[Rd] convolve: request for "usual" behaviour + some improvements + some fixes
Herve Pages
hpages at fhcrc.org
Sat Feb 3 06:30:04 CET 2007
Last but not least: convolve2 can be made 100 times or 1000 times faster
than convolve by choosing a power of 2 for the length of the fft-buffer
(a length of 2^n is the best case for the fft, the worst case being when
the length is a prime number):
> x <- 1:100003
> y <- 1:1
> system.time(cc <- convolve(x, y, type="o")) # uses buffer length of 100003
user system elapsed
76.428 0.016 76.445
> system.time(cc <- convolve2(x, y, type="o")) # uses buffer length of 2^17
user system elapsed
0.164 0.012 0.179
Here is the modified 'convolve2':
convolve2 <- function(x, y, type = c("circular", "open", "filter"))
{
type <- match.arg(type)
nx <- length(x)
ny <- length(y)
if (type == "circular") {
nz <- max(nx, ny)
} else {
nz0 <- nx + ny - 1
nz <- 2^ceiling(log2(nz0))
}
if (nz > nx)
x[(nx+1):nz] <- as.integer(0)
if (nz > ny)
y[(ny+1):nz] <- as.integer(0)
fz <- fft(x) * fft(y)
z <- fft(fz, inverse=TRUE) / nz
if (type == "open") {
z <- z[1:nz0]
} else {
if (type == "filter")
z <- z[1:nx]
}
if (is.numeric(x) && is.numeric(y))
z <- Re(z)
if (is.integer(x) && is.integer(y))
z <- as.integer(round(z))
z
}
In fact, it should try to be smarter than that and not use the fft at all
when one of the 2 input sequences is very short (less than 3 or 4) or
e.g. when one is 10000 times shorter than the other one.
Cheers,
H.
Herve Pages wrote:
> Hi again,
>
> There are many problems with current 'convolve' function.

**Supplied records**.
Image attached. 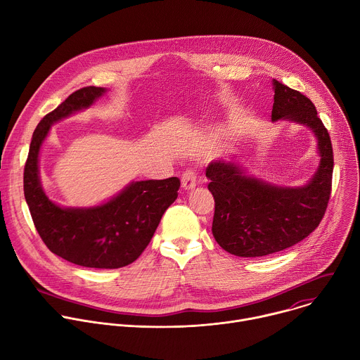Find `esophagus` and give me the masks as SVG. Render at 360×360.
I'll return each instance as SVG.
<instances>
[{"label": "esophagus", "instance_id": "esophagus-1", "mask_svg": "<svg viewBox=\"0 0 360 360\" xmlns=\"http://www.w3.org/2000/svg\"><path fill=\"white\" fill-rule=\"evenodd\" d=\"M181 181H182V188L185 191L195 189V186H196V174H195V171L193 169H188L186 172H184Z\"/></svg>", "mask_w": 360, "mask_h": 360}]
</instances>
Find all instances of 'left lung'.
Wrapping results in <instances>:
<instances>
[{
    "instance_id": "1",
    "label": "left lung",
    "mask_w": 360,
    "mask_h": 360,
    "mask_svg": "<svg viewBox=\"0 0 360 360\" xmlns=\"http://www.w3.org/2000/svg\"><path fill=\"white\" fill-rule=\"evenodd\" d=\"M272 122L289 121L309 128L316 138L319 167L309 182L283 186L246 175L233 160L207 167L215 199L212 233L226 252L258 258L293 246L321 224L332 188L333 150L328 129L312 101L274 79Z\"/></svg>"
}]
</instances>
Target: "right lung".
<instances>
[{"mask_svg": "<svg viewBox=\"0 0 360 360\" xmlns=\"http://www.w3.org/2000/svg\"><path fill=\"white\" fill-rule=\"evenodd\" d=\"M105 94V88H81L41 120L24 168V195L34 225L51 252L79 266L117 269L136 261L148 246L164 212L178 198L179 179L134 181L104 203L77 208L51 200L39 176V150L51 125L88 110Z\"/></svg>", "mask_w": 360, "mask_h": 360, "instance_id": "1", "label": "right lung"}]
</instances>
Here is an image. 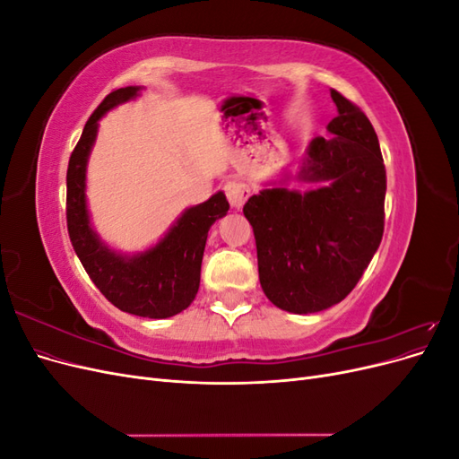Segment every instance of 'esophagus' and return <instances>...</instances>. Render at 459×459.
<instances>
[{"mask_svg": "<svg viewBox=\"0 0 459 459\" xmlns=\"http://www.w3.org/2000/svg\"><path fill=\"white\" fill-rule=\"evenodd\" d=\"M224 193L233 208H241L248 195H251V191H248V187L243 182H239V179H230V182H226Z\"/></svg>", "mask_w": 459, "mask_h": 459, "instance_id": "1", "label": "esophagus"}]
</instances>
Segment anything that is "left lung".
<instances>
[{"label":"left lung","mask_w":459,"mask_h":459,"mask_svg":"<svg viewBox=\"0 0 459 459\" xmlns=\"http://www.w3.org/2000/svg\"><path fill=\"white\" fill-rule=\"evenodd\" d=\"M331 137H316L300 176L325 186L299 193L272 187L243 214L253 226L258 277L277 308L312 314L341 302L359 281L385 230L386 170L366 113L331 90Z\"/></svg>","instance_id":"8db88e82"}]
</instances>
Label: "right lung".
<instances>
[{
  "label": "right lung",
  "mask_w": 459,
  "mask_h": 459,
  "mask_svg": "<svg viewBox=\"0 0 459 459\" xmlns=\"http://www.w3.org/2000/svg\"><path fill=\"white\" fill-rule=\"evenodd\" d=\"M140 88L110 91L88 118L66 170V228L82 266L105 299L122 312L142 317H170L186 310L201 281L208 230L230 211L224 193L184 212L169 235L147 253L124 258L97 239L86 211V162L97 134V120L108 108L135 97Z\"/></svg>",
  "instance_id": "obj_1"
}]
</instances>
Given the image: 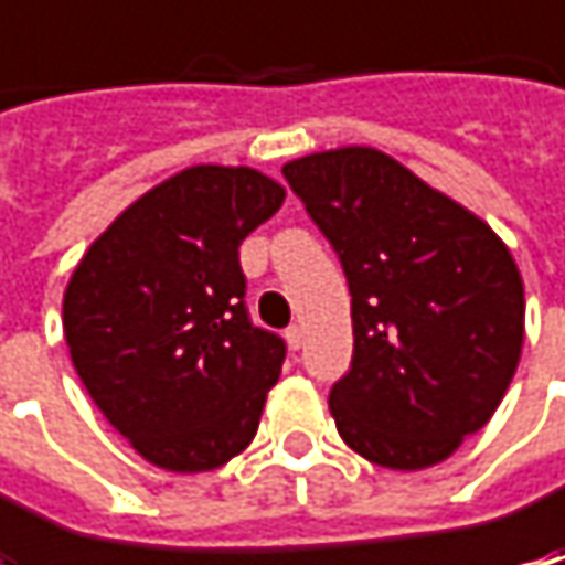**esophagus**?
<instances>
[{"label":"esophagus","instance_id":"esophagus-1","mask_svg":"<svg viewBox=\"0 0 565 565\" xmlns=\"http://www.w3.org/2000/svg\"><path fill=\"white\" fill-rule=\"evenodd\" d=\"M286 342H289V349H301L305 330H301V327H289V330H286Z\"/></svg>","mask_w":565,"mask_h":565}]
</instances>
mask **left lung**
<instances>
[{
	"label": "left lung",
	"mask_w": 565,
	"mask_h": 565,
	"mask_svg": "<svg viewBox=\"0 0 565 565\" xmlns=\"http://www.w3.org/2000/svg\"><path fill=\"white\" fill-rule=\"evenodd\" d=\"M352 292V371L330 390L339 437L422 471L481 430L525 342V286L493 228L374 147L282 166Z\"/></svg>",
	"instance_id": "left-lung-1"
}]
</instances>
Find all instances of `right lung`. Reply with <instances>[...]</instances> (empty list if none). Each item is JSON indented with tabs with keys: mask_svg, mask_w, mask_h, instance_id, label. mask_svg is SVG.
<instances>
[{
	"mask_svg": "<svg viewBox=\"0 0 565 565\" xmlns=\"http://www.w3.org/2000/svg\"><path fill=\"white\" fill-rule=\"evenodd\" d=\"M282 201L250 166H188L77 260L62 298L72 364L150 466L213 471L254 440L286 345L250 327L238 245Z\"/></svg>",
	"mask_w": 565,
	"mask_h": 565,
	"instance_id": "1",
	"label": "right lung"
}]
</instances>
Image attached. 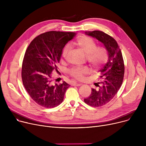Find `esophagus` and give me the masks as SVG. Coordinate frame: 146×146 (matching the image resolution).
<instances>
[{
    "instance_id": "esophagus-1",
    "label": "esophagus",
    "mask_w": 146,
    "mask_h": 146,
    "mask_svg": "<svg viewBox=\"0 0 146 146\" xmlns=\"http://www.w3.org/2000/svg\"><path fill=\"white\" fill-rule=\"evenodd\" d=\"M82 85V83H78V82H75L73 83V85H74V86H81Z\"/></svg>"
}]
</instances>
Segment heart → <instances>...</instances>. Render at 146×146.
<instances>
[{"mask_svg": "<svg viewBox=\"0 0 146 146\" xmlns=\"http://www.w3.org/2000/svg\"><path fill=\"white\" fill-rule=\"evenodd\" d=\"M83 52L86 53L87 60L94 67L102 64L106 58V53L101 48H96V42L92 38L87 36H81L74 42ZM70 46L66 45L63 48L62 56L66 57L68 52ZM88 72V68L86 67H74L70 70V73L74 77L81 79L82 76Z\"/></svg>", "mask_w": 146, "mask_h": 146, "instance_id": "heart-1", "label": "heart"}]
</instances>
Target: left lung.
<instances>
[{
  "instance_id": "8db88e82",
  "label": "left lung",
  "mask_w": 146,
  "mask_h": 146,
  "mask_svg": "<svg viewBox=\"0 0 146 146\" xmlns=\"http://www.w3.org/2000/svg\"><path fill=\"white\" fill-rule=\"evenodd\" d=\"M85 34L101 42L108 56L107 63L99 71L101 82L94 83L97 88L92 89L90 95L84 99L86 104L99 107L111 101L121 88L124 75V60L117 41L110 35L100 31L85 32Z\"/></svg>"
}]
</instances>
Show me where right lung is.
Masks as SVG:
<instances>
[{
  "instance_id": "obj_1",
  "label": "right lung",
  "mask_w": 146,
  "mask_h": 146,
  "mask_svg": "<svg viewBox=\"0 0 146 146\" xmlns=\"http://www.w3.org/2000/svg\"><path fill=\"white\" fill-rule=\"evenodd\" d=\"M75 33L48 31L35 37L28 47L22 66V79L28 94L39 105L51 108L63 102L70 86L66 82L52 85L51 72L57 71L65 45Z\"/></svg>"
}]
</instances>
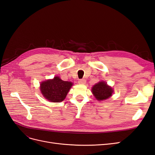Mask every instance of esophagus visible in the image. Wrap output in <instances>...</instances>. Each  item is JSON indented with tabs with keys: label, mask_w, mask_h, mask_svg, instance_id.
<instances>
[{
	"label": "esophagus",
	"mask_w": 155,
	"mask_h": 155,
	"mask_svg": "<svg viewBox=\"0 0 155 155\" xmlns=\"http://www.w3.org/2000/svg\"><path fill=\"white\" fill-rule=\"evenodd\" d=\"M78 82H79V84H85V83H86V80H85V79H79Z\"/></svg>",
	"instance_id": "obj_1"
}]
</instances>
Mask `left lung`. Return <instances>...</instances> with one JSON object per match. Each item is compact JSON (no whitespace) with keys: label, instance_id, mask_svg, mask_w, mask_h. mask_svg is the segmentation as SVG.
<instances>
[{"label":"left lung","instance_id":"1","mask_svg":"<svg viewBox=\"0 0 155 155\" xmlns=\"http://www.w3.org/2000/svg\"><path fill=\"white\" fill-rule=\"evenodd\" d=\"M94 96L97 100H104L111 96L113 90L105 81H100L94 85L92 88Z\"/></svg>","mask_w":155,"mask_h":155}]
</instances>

**Problem set**.
**A)** Answer these questions from the mailing-list post about convolve:
(i) What buffer length does convolve use in the timing example?
(ii) What elapsed time is reported for the convolve2 call?
(iii) How many times shorter than the other sequence can one input be, in the post's example of a case where the fft should not be used at all?
**B)** List every value that the type argument of convolve2 can take, according to the function definition in the mailing-list post about convolve.
**C)** Write the next part of the mailing-list post about convolve, following its final quoted sentence.

**Final results**.
**A)**
(i) 100003
(ii) 0.179
(iii) 10000 times shorter

**B)** "circular", "open", "filter"

**C)**
> The author of the man page seems to be aware that 'convolve' does _not_ the
> usual thing:
>
> Note that the usual definition of convolution of two sequences 'x'
> and 'y' is given by 'convolve(x, rev(y), type = "o")'.
>
> and indeed, it does not:
>
> > x <- 1:3
> > y <- 3:1
> > convolve(x, y, type="o")
> [1] 1 4 10 12 9
>
> The "usual" convolution would rather give:
>
> > convolve(x, rev(y), type="o")
> [1] 3 8 14 8 3
>
> Also the "usual" convolution is commutative:
>
> > convolve(y, rev(x), type="o")
> [1] 3 8 14 8 3
>
> but convolve is not:
>
> > convolve(y, x, type="o")
> [1] 9 12 10 4 1
>
> Of course I could write the following wrapper:
>
> usual_convolve <- function(x, y, ...) convolve(x, rev(y))
>
> to work around those issues but 'convolve' has other problems:
>
> (1) The input sequences shouldn't need to have the same length when
> type = "circular" (the shortest can be right-padded with 0s up
> to the length of the longest).
> (2) If the input sequences are both integer vectors, then the result
> should be an integer vector too.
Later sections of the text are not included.